Locating active-site hydrogen atoms in D-xylose isomerase: time-of-flight neutron diffraction

Abstract

Time-of-flight neutron diffraction has been used to locate hydrogen atoms that define the ionization states of amino acids in crystals of D-xylose isomerase. This enzyme, from Streptomyces rubiginosus, is one of the largest enzymes studied to date at high resolution (1.8 A) by this method. We have determined the position and orientation of a metal ion-bound water molecule that is located in the active site of the enzyme; this water has been thought to be involved in the isomerization step in which D-xylose is converted to D-xylulose or D-glucose to D-fructose. It is shown to be water (rather than a hydroxyl group) under the conditions of measurement (pH 8.0). Our analyses also reveal that one lysine probably has an -NH(2)-terminal group (rather than NH(3)(+)). The ionization state of each histidine residue also was determined. High-resolution x-ray studies (at 0.94 A) indicate disorder in some side chains when a truncated substrate is bound and suggest how some side chains might move during catalysis. This combination of time-of-flight neutron diffraction and x-ray diffraction can contribute greatly to the elucidation of enzyme mechanisms.

Fig. 1.

Active site of XI showing most of the amino acid residues described in this work.

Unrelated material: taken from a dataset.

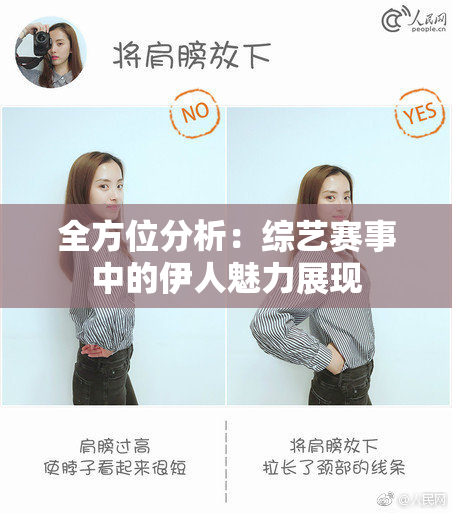 全方位分析：综艺赛事中的伊人魅力展现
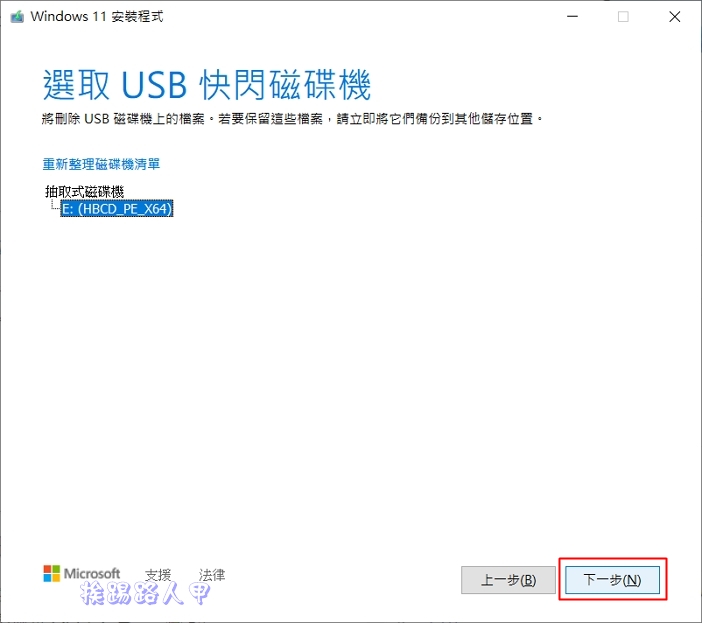 Windows 11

The two Trp and two His residues that define the “box” are drawn with black-filled bonds, as is Glu-217, which is shared by both metal ions, M1 and M2.

Fig. 2.

Doubly protonated His residues in 2F_o − F_c nuclear-density maps (1.8-Å resolution) (a and c) and 2F_o − F_c electron-density maps (0.94 Å resolution) (b and d) for His-54 (a and b) and His-220 (c and d). In a, both ring nitrogen atoms, ND1 and NE2, are protonated. The difference electron density (F_o − F_c, gold) in b confirms that His-54 ND1 is protonated, but there is no indication of a proton on the other ring nitrogen atom, NE2. In c, the nuclear density for His-220 reveals that ND1 and NE2 are both protonated. The protonation state of ND1 and NE2 cannot be unambiguously determined from the electron density for His-220 in d but is clear in c.

Fig. 3.

Spatial relationship of glucose substrate to His-54. (Left) Neutron map (1.8-Å resolution) showing His-54 with coordinates of glucose from an x-ray study (1.6-Å resolution; PDB ID code 1XIF) shown by yellow lines. Nuclear density is shown for Asp-57, His-54, and heavy water W1022. (Right) Model with W1022 superimposed on the site of a metal ion-bound cyclic glucose. His-54 NE2 provides a proton to the water molecule (W1022 at 2.67 Å) in the absence of substrate. Presumably, when the cyclic form of the sugar substrate is present, the water molecule is displaced, and a hydrogen bond (2.68 Å) is formed between His-54 NE2 and O5 of the sugar. This result shows a possible mode of protonation required for substrate ring opening. The metal ion, M1, that binds the other end of the cyclic glucose, is shown at the bottom of the diagrams.

Fig. 4.

Comparison of the binding of glucose (substrate) and xylulose (product). (a) The detection and binding of a cyclic substrate (glucose) is detailed. (b) Diagram of the binding arrangement for linear xylulose. Note that the additional CH₂OH group (C6) of the longer glucose molecule (as compared with xylose) projects into an area that is not involved with the isomerization area of the active site. The movement of Lys-183 associated with the formation a hydrogen bond to O1 of the linear form of the substrate is shown. The two views are drawn in the same orientation.

Fig. 5.

Environment of proposed catalytic water (shown with heavy black bonds). (a) Nuclear density (2F_o − F_c). (b) Atomic arrangement in the 1.8-Å-resolution neutron map. Both diagrams show the water molecule (with an elongated shape indicating two protons) and the two metal ion-carboxylate-water motifs. In the electron-density map (data not shown), two possible conformations exist for Asp-257, one of which agrees with the nuclear-density results shown here.

Fig. 6.

Surroundings of Lys-183 (a) and Lys-289 (b) in the nuclear-density map. Lys-289 adopts two conformations in this map. Note that each of the conformers of Lys-289 only has two protons, whereas Lys-183 has three. In the UHR electron-density map, NZ is rotated ≈88° counterclockwise from the yellow conformation in b. This rotation brings NZ to within 2.74 Å of one of the two conformers of Asp-257. Rotation about the Lys-289 CE-NZ bond is not sterically restricted in either the x-ray or neutron structures.